I think "data" is a bit generic here and could be confused with regs,
perhaps "simd_data" for clarity.

>
>         /* Cached values/mask filled by first register access. */
>         u64 cache_regs[PERF_SAMPLE_REGS_CACHE_SIZE];
> diff --git a/tools/perf/util/session.c b/tools/perf/util/session.c
> index 7cf7bf86205d..fba8ef52f0a1 100644
> --- a/tools/perf/util/session.c
> +++ b/tools/perf/util/session.c
> @@ -972,18 +972,77 @@ static void regs_dump__printf(u64 mask, struct regs_dump *regs,
>         }
>  }
>
> -static const char *regs_abi[] = {
> -       [PERF_SAMPLE_REGS_ABI_NONE] = "none",
> -       [PERF_SAMPLE_REGS_ABI_32] = "32-bit",
> -       [PERF_SAMPLE_REGS_ABI_64] = "64-bit",
> -};
> +static void simd_regs_dump__printf(struct regs_dump *regs, bool intr)
> +{
> +       const char *name = "unknown";
> +       int i, idx = 0;
> +       uint16_t qwords;
> +       int reg_c;
> +
> +       if (!(regs->abi & PERF_SAMPLE_REGS_ABI_SIMD))
> +               return;
> +
> +       printf("... SIMD ABI nr_vectors %d vector_qwords %d nr_pred %d pred_qwords %d\n",
> +              regs->nr_vectors, regs->vector_qwords,
> +              regs->nr_pred, regs->pred_qwords);
> +
> +       for (reg_c = 0; reg_c < 64; reg_c++) {
> +               if (intr) {
> +                       perf_intr_simd_reg_class_bitmap_qwords(EM_HOST, reg_c,

Rather than EM_HOST here, can e_machine be an argument to the
function? That way we can x86 SIMD registers on a non-x86 machine.

> +                                                              &qwords, /*pred=*/false);
> +               } else {
> +                       perf_user_simd_reg_class_bitmap_qwords(EM_HOST, reg_c,
> +                                                              &qwords, /*pred=*/false);
> +               }
> +               if (regs->vector_qwords == qwords) {
> +                       name = perf_simd_reg_class_name(EM_HOST, reg_c, /*pred=*/false);
> +                       break;
> +               }
> +       }
> +
> +       for (i = 0; i < regs->nr_vectors; i++) {
> +               printf(".... %-5s[%d] 0x%016" PRIx64 "\n", name, i, regs->data[idx++]);
> +               printf(".... %-5s[%d] 0x%016" PRIx64 "\n", name, i, regs->data[idx++]);

Is 'i' the correct value to dump here? If the bitmap of pred or vec
registers has gaps in it then we may dump say "YMM0" and "YMM1" for a
bitmap of say "YMM0" and "YMM2". I think you may need to do something
like bitmap's for_each_set_bit.

Given entries:
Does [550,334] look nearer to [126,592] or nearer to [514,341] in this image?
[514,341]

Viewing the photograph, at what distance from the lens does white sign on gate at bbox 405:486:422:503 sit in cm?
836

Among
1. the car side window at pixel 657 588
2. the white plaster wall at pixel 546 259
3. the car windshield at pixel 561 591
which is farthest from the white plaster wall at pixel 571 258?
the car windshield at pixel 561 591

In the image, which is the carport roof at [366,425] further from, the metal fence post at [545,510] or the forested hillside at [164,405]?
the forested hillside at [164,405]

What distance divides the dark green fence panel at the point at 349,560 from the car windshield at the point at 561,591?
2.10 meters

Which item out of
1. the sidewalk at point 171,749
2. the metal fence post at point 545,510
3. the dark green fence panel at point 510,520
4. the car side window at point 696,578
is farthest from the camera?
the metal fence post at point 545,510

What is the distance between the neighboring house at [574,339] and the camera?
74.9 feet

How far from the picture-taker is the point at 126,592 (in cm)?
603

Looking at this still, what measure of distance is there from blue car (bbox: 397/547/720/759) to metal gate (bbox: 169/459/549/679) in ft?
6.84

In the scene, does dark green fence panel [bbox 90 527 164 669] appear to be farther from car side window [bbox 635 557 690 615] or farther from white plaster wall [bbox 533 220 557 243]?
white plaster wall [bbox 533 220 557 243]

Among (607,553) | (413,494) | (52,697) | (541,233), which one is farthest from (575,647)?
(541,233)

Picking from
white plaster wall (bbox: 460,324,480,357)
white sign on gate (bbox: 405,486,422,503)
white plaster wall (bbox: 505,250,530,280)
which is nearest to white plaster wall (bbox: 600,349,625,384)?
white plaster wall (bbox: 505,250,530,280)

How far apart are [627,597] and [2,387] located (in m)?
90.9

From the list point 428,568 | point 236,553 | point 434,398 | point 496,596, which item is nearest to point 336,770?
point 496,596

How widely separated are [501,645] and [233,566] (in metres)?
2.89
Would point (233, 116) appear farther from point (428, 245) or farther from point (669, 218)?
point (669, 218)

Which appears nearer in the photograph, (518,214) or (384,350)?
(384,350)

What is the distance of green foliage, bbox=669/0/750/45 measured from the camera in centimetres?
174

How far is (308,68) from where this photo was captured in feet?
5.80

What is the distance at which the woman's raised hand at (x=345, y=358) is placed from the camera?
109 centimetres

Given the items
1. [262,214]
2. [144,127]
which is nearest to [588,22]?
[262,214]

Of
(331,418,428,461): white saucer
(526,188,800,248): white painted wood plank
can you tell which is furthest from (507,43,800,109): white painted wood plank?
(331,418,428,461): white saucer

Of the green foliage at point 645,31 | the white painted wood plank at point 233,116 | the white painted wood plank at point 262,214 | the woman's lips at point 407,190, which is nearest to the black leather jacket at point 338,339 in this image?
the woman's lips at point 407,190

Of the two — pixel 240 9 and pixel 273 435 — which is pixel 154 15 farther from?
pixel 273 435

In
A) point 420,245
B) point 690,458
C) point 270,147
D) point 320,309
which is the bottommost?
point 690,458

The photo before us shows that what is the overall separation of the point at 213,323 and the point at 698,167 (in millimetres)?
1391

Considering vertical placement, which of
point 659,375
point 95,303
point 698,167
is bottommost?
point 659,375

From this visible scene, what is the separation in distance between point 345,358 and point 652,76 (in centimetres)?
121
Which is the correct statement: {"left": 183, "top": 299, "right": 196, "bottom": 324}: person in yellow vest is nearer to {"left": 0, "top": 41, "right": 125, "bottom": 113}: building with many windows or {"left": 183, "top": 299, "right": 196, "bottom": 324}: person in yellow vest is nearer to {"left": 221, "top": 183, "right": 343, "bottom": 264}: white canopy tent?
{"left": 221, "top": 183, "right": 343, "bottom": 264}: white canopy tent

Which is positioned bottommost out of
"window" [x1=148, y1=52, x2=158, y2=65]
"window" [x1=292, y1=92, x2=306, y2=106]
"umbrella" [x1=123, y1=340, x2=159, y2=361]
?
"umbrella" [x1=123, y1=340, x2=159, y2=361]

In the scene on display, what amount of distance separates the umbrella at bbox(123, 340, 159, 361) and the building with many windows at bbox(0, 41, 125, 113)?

Set of tasks:
A. Using the patch review, answer each item on its own line, labeling your answers (i), (ii) and (iii).
(i) What name does the reviewer suggest in place of "data"?
(ii) What does the reviewer propose passing as a function argument instead of using EM_HOST?
(iii) What does the reviewer suggest using something like to handle gaps in the register bitmap?
B. From the patch review, write out the text starting at "Is 'i' the correct" and ending at "like bitmap's for_each_set_bit.".

Answers to each task:
A.
(i) "simd_data"
(ii) e_machine
(iii) bitmap's for_each_set_bit

B.
Is 'i' the correct value to dump here? If the bitmap of pred or vec
registers has gaps in it then we may dump say "YMM0" and "YMM1" for a
bitmap of say "YMM0" and "YMM2". I think you may need to do something
like bitmap's for_each_set_bit.